Ethereum Classic is considered a hot candidate when it comes to where miners will migrate after the merge. The mining industry is gigantic and there are many blockchains that still rely on Proof of Work. Nevertheless, an exodus cannot be implemented without further ado because companies need a long-term solution.
This not only applies to the future of the respective network, which should preferably be further developed and maintained, but also to the market. The alternative to Ethereum must also have sufficient liquidity so that coins can be easily exchanged for dollars. Otherwise, operating costs cannot be reliably covered.
Another aspect is the efficient use of the existing hardware. Not every coin can be mined with the same equipment with the same yield. These aspects make Ethereum Classic the logical choice, because mining is still a billion-dollar business that will not disappear after the merge.

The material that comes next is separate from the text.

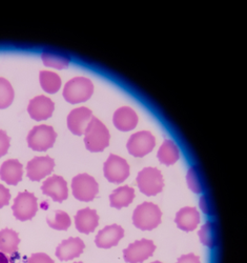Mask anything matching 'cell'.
Instances as JSON below:
<instances>
[{"instance_id":"obj_14","label":"cell","mask_w":247,"mask_h":263,"mask_svg":"<svg viewBox=\"0 0 247 263\" xmlns=\"http://www.w3.org/2000/svg\"><path fill=\"white\" fill-rule=\"evenodd\" d=\"M93 117L92 111L87 107H78L67 116V127L73 134L81 136L84 134L87 124Z\"/></svg>"},{"instance_id":"obj_34","label":"cell","mask_w":247,"mask_h":263,"mask_svg":"<svg viewBox=\"0 0 247 263\" xmlns=\"http://www.w3.org/2000/svg\"><path fill=\"white\" fill-rule=\"evenodd\" d=\"M200 206L202 209V211H203L205 214H212V211H211V204L210 202L207 201L206 197H202L201 200H200Z\"/></svg>"},{"instance_id":"obj_37","label":"cell","mask_w":247,"mask_h":263,"mask_svg":"<svg viewBox=\"0 0 247 263\" xmlns=\"http://www.w3.org/2000/svg\"><path fill=\"white\" fill-rule=\"evenodd\" d=\"M76 263H82V262H76Z\"/></svg>"},{"instance_id":"obj_19","label":"cell","mask_w":247,"mask_h":263,"mask_svg":"<svg viewBox=\"0 0 247 263\" xmlns=\"http://www.w3.org/2000/svg\"><path fill=\"white\" fill-rule=\"evenodd\" d=\"M175 222L180 230L192 232L195 231L200 222V215L195 208L186 206L177 213Z\"/></svg>"},{"instance_id":"obj_17","label":"cell","mask_w":247,"mask_h":263,"mask_svg":"<svg viewBox=\"0 0 247 263\" xmlns=\"http://www.w3.org/2000/svg\"><path fill=\"white\" fill-rule=\"evenodd\" d=\"M99 223V216L91 209L80 210L75 216L76 229L82 234H89L95 231Z\"/></svg>"},{"instance_id":"obj_26","label":"cell","mask_w":247,"mask_h":263,"mask_svg":"<svg viewBox=\"0 0 247 263\" xmlns=\"http://www.w3.org/2000/svg\"><path fill=\"white\" fill-rule=\"evenodd\" d=\"M199 237L202 245H204L211 249L215 248L218 242V232L217 227L214 222H206L204 226H202L199 231Z\"/></svg>"},{"instance_id":"obj_20","label":"cell","mask_w":247,"mask_h":263,"mask_svg":"<svg viewBox=\"0 0 247 263\" xmlns=\"http://www.w3.org/2000/svg\"><path fill=\"white\" fill-rule=\"evenodd\" d=\"M22 164L16 159H10L0 167V178L10 185H17L22 179Z\"/></svg>"},{"instance_id":"obj_9","label":"cell","mask_w":247,"mask_h":263,"mask_svg":"<svg viewBox=\"0 0 247 263\" xmlns=\"http://www.w3.org/2000/svg\"><path fill=\"white\" fill-rule=\"evenodd\" d=\"M156 145V139L150 132L141 130L130 136L127 141V151L135 157H144L153 151Z\"/></svg>"},{"instance_id":"obj_24","label":"cell","mask_w":247,"mask_h":263,"mask_svg":"<svg viewBox=\"0 0 247 263\" xmlns=\"http://www.w3.org/2000/svg\"><path fill=\"white\" fill-rule=\"evenodd\" d=\"M179 157H180V153L177 145L172 140H164L158 151L159 161L165 165H173L178 161Z\"/></svg>"},{"instance_id":"obj_16","label":"cell","mask_w":247,"mask_h":263,"mask_svg":"<svg viewBox=\"0 0 247 263\" xmlns=\"http://www.w3.org/2000/svg\"><path fill=\"white\" fill-rule=\"evenodd\" d=\"M84 242L80 238H69L63 240L57 247L56 257L61 261L72 260L79 257L84 250Z\"/></svg>"},{"instance_id":"obj_5","label":"cell","mask_w":247,"mask_h":263,"mask_svg":"<svg viewBox=\"0 0 247 263\" xmlns=\"http://www.w3.org/2000/svg\"><path fill=\"white\" fill-rule=\"evenodd\" d=\"M72 191L77 200L89 202L94 200L98 194L99 186L92 176L87 174H79L72 181Z\"/></svg>"},{"instance_id":"obj_15","label":"cell","mask_w":247,"mask_h":263,"mask_svg":"<svg viewBox=\"0 0 247 263\" xmlns=\"http://www.w3.org/2000/svg\"><path fill=\"white\" fill-rule=\"evenodd\" d=\"M124 236V230L118 224H111L101 230L95 240V243L100 249H110L116 247Z\"/></svg>"},{"instance_id":"obj_8","label":"cell","mask_w":247,"mask_h":263,"mask_svg":"<svg viewBox=\"0 0 247 263\" xmlns=\"http://www.w3.org/2000/svg\"><path fill=\"white\" fill-rule=\"evenodd\" d=\"M105 178L113 183H122L129 176V165L123 158L110 154L104 163Z\"/></svg>"},{"instance_id":"obj_2","label":"cell","mask_w":247,"mask_h":263,"mask_svg":"<svg viewBox=\"0 0 247 263\" xmlns=\"http://www.w3.org/2000/svg\"><path fill=\"white\" fill-rule=\"evenodd\" d=\"M162 213L151 202H144L136 208L132 214L134 226L142 231H151L161 223Z\"/></svg>"},{"instance_id":"obj_23","label":"cell","mask_w":247,"mask_h":263,"mask_svg":"<svg viewBox=\"0 0 247 263\" xmlns=\"http://www.w3.org/2000/svg\"><path fill=\"white\" fill-rule=\"evenodd\" d=\"M20 238L18 233L11 229L0 231V251L5 254H15L18 251Z\"/></svg>"},{"instance_id":"obj_29","label":"cell","mask_w":247,"mask_h":263,"mask_svg":"<svg viewBox=\"0 0 247 263\" xmlns=\"http://www.w3.org/2000/svg\"><path fill=\"white\" fill-rule=\"evenodd\" d=\"M186 181L188 184V187L196 194H200L203 192L204 190V184H203V179H202L200 173L196 167L189 168L187 176H186Z\"/></svg>"},{"instance_id":"obj_3","label":"cell","mask_w":247,"mask_h":263,"mask_svg":"<svg viewBox=\"0 0 247 263\" xmlns=\"http://www.w3.org/2000/svg\"><path fill=\"white\" fill-rule=\"evenodd\" d=\"M94 85L92 81L84 77H76L66 82L63 89L64 99L72 104L81 103L92 97Z\"/></svg>"},{"instance_id":"obj_32","label":"cell","mask_w":247,"mask_h":263,"mask_svg":"<svg viewBox=\"0 0 247 263\" xmlns=\"http://www.w3.org/2000/svg\"><path fill=\"white\" fill-rule=\"evenodd\" d=\"M11 199V193L9 189L4 186L3 184H0V209L8 205L10 203Z\"/></svg>"},{"instance_id":"obj_31","label":"cell","mask_w":247,"mask_h":263,"mask_svg":"<svg viewBox=\"0 0 247 263\" xmlns=\"http://www.w3.org/2000/svg\"><path fill=\"white\" fill-rule=\"evenodd\" d=\"M28 263H55L53 261V259L48 256L47 254L43 253H37V254H33L29 260Z\"/></svg>"},{"instance_id":"obj_28","label":"cell","mask_w":247,"mask_h":263,"mask_svg":"<svg viewBox=\"0 0 247 263\" xmlns=\"http://www.w3.org/2000/svg\"><path fill=\"white\" fill-rule=\"evenodd\" d=\"M48 224L57 231H66L71 227V218L63 211H56L55 218L51 219L50 217L47 218Z\"/></svg>"},{"instance_id":"obj_12","label":"cell","mask_w":247,"mask_h":263,"mask_svg":"<svg viewBox=\"0 0 247 263\" xmlns=\"http://www.w3.org/2000/svg\"><path fill=\"white\" fill-rule=\"evenodd\" d=\"M54 108L55 104L49 97L37 96L30 101L28 112L32 119L41 121L52 117Z\"/></svg>"},{"instance_id":"obj_10","label":"cell","mask_w":247,"mask_h":263,"mask_svg":"<svg viewBox=\"0 0 247 263\" xmlns=\"http://www.w3.org/2000/svg\"><path fill=\"white\" fill-rule=\"evenodd\" d=\"M156 247L151 240L142 239L135 241L123 251L124 260L127 263H140L148 259L155 252Z\"/></svg>"},{"instance_id":"obj_7","label":"cell","mask_w":247,"mask_h":263,"mask_svg":"<svg viewBox=\"0 0 247 263\" xmlns=\"http://www.w3.org/2000/svg\"><path fill=\"white\" fill-rule=\"evenodd\" d=\"M12 210L19 221L31 220L38 211L37 198L32 193L21 192L15 198Z\"/></svg>"},{"instance_id":"obj_35","label":"cell","mask_w":247,"mask_h":263,"mask_svg":"<svg viewBox=\"0 0 247 263\" xmlns=\"http://www.w3.org/2000/svg\"><path fill=\"white\" fill-rule=\"evenodd\" d=\"M0 263H12V261L8 257V255L3 253L2 251H0Z\"/></svg>"},{"instance_id":"obj_30","label":"cell","mask_w":247,"mask_h":263,"mask_svg":"<svg viewBox=\"0 0 247 263\" xmlns=\"http://www.w3.org/2000/svg\"><path fill=\"white\" fill-rule=\"evenodd\" d=\"M10 137L7 135L5 130L0 129V158L7 155L10 147Z\"/></svg>"},{"instance_id":"obj_1","label":"cell","mask_w":247,"mask_h":263,"mask_svg":"<svg viewBox=\"0 0 247 263\" xmlns=\"http://www.w3.org/2000/svg\"><path fill=\"white\" fill-rule=\"evenodd\" d=\"M109 132L96 117H92L84 132V143L89 152L99 153L109 144Z\"/></svg>"},{"instance_id":"obj_18","label":"cell","mask_w":247,"mask_h":263,"mask_svg":"<svg viewBox=\"0 0 247 263\" xmlns=\"http://www.w3.org/2000/svg\"><path fill=\"white\" fill-rule=\"evenodd\" d=\"M115 126L122 132H128L134 129L138 124V116L132 108L128 106H122L118 108L113 118Z\"/></svg>"},{"instance_id":"obj_21","label":"cell","mask_w":247,"mask_h":263,"mask_svg":"<svg viewBox=\"0 0 247 263\" xmlns=\"http://www.w3.org/2000/svg\"><path fill=\"white\" fill-rule=\"evenodd\" d=\"M135 198V191L134 189L124 185L116 189L109 196L110 206L115 209H122L128 206Z\"/></svg>"},{"instance_id":"obj_27","label":"cell","mask_w":247,"mask_h":263,"mask_svg":"<svg viewBox=\"0 0 247 263\" xmlns=\"http://www.w3.org/2000/svg\"><path fill=\"white\" fill-rule=\"evenodd\" d=\"M14 100V90L12 84L5 78L0 77V108L9 107Z\"/></svg>"},{"instance_id":"obj_4","label":"cell","mask_w":247,"mask_h":263,"mask_svg":"<svg viewBox=\"0 0 247 263\" xmlns=\"http://www.w3.org/2000/svg\"><path fill=\"white\" fill-rule=\"evenodd\" d=\"M137 183L145 196H156L162 192L164 182L161 172L156 167H145L139 172Z\"/></svg>"},{"instance_id":"obj_13","label":"cell","mask_w":247,"mask_h":263,"mask_svg":"<svg viewBox=\"0 0 247 263\" xmlns=\"http://www.w3.org/2000/svg\"><path fill=\"white\" fill-rule=\"evenodd\" d=\"M41 191L46 196L51 197L55 202H62L69 196L66 181L57 175H54L44 181L41 186Z\"/></svg>"},{"instance_id":"obj_25","label":"cell","mask_w":247,"mask_h":263,"mask_svg":"<svg viewBox=\"0 0 247 263\" xmlns=\"http://www.w3.org/2000/svg\"><path fill=\"white\" fill-rule=\"evenodd\" d=\"M40 85L44 92L49 94H55L60 90L61 86V79L60 77L49 71H41L39 74Z\"/></svg>"},{"instance_id":"obj_36","label":"cell","mask_w":247,"mask_h":263,"mask_svg":"<svg viewBox=\"0 0 247 263\" xmlns=\"http://www.w3.org/2000/svg\"><path fill=\"white\" fill-rule=\"evenodd\" d=\"M151 263H162V262H160V261H155V262H151Z\"/></svg>"},{"instance_id":"obj_33","label":"cell","mask_w":247,"mask_h":263,"mask_svg":"<svg viewBox=\"0 0 247 263\" xmlns=\"http://www.w3.org/2000/svg\"><path fill=\"white\" fill-rule=\"evenodd\" d=\"M177 263H200V258L198 256H195L194 254L183 255L178 259Z\"/></svg>"},{"instance_id":"obj_6","label":"cell","mask_w":247,"mask_h":263,"mask_svg":"<svg viewBox=\"0 0 247 263\" xmlns=\"http://www.w3.org/2000/svg\"><path fill=\"white\" fill-rule=\"evenodd\" d=\"M57 134L52 126L38 125L31 129L28 135L29 146L37 152H44L51 148L56 140Z\"/></svg>"},{"instance_id":"obj_11","label":"cell","mask_w":247,"mask_h":263,"mask_svg":"<svg viewBox=\"0 0 247 263\" xmlns=\"http://www.w3.org/2000/svg\"><path fill=\"white\" fill-rule=\"evenodd\" d=\"M55 166V161L49 156L35 157L27 165L28 177L32 181H40L50 175Z\"/></svg>"},{"instance_id":"obj_22","label":"cell","mask_w":247,"mask_h":263,"mask_svg":"<svg viewBox=\"0 0 247 263\" xmlns=\"http://www.w3.org/2000/svg\"><path fill=\"white\" fill-rule=\"evenodd\" d=\"M41 58H42L43 64L46 65V67L55 68L57 70H63L67 68L71 62V58L67 55H65L64 53L56 52L52 50L43 51Z\"/></svg>"}]
</instances>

Ethereum Classic hashrate continues to grow
Ethereum Classic's hashrate is breaking through the roof and hovering around 50 TH/s, which is already an impressive increase within this year. In January it was still around 23 TH/s and has more than doubled the value.
The key point for Ethereum Classic is whether this is already the end of the road or whether another batch of miners will switch in the coming week. In principle, it would be conceivable that many will make their computing power available up to the last minute and only switch after the Paris upgrade.
An alternative to the ETC blockchain would be ETHPOW. This is a planned hard fork, which should allow Ethereum to continue in its current form.
ETC course buckles
Yesterday, the ETC price failed in a breakout attempt and shortly thereafter plummeted. Resistance has been forming between $40 and $42 on the daily chart since July, which the bulls have not been able to clear so far.
So, with few outliers, this is a barrier to break before the price can move towards $50. Whether the price will follow the hash rate should also depend on the remaining conditions on the market.
Cryptocurrencies are currently still under pressure because the Fed's interest rate policy has caused great uncertainty since the beginning of the year.